The fire in the library stove would die out about midnight and Lilly's feet would then grow cold. So she got into the habit of reading in bed, with the lamp, which she removed from its hanging socket, set on the broad window-sill directly back of her head. She indulged in the luxury even though reduced to the bitter necessity of getting out of bed later to replace both the lamp and the book, for nowadays Mrs. Asmussen was frequently at her post earlier in the morning than Lilly. But Lilly, for the sake of the few extra hours thus gained, would not have been deterred from allowing herself this great joy, even if it had involved going out on the icy street in her nightgown.

But once she started up from sleep in terror to find Mrs. Asmussen standing at the bottom of the bed all dressed. A black strap lay across her white shirt, and the lamp, which she had gotten up at one o'clock to refill, was still burning behind her.

Never having been beaten in her life, she refused at first to take it seriously when Mrs. Asmussen, despite her corpulence, suddenly jumped over the bottom of the bed and squatted on the covers like a great turkey and began to strike her over the ears with the black strap.

Bad times set in.

Of what avail that Lilly felt genuinely repentant and swore to herself to reform. She was so steeped in the new passion, so absorbed by that lovelier existence, where people experienced and loved, suffered and enjoyed, where there were no pert servant girls who came to exchange books, no wet umbrellas, no second volumes loaned out, no ledger numbers not to be found, no mush, and no blows, that she could not have returned to her former self had she had the self-renunciatory ability of a martyr and saint.

To such an extent was she dominated by her fancy that what was her actual existence, moving on from day to day in monotonous prison-like loneliness, seemed to her a dream, an oppressive death stupour, painless, but also pleasureless. Her being did not expand in real life until the sticky pages of a novel began to rustle in her hand.

Intimidated and unresisting as she was, she did not find the courage to justify what was holiest to her even in her own eyes. She felt it to be a sin on which her hungry soul fed as on manna.

Mrs. Asmussen had bethought herself of a diabolic way of still further humiliating Lilly. Like many a believing Protestant, she regarded religion solely as a scourge. Hitherto she had not shown the least solicitude concerning Lilly's piety, but now she began each meal with a long prayer of repentance, and while the steam curled invitingly from the soup tureen, she would beseech God with sighs and tears to raise Lilly from the depths to which she had sunk.

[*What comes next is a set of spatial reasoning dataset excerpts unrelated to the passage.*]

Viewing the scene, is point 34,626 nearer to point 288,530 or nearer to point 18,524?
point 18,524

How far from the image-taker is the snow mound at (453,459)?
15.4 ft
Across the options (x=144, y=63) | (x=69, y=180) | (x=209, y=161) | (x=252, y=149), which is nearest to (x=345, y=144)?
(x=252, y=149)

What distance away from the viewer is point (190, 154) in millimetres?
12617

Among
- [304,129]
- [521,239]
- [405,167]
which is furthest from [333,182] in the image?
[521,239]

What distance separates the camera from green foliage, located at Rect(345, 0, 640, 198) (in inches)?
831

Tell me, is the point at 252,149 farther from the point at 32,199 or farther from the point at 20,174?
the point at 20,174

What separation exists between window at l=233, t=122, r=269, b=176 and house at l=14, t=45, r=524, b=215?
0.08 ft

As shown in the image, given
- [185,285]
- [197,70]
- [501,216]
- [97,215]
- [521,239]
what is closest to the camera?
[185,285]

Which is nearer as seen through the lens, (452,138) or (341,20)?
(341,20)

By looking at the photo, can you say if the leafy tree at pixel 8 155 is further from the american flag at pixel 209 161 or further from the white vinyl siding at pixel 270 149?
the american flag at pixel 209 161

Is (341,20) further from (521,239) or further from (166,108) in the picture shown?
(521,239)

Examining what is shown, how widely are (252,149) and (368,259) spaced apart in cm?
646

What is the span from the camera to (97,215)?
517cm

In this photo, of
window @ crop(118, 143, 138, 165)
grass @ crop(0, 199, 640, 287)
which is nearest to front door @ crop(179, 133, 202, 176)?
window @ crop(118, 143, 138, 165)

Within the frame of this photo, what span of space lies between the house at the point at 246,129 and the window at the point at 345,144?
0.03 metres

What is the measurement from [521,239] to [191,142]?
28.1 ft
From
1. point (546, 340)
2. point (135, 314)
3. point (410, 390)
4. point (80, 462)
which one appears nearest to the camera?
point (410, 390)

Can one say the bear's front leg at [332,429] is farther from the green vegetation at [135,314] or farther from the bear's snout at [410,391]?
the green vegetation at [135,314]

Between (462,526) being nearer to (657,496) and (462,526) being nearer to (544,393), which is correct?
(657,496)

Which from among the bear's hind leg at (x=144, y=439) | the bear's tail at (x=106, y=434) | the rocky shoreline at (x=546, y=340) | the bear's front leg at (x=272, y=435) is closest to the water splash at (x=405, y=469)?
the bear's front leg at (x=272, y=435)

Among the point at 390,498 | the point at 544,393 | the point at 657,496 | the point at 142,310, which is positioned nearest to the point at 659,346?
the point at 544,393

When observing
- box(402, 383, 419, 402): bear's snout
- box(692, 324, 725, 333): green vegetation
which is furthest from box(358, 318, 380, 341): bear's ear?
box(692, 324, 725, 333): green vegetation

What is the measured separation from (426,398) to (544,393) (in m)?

And woe to Lilly if caught backsliding!

That first chastisement was not the last. Every pretext was seized for beating and cuffing her. Storms of abuse showered down on her unprotected head. She did not dare breathe until the medicine prescribed by the eminent physician began to have its soothing effect.

Then she would pounce on the first book she came across, and amid the forging of signatures and broken marriage vows, amid death by poisoning and the mad acts of love, she would suffer and triumph, triumph and die, blissful in her sufferings, intoxicated to the very end.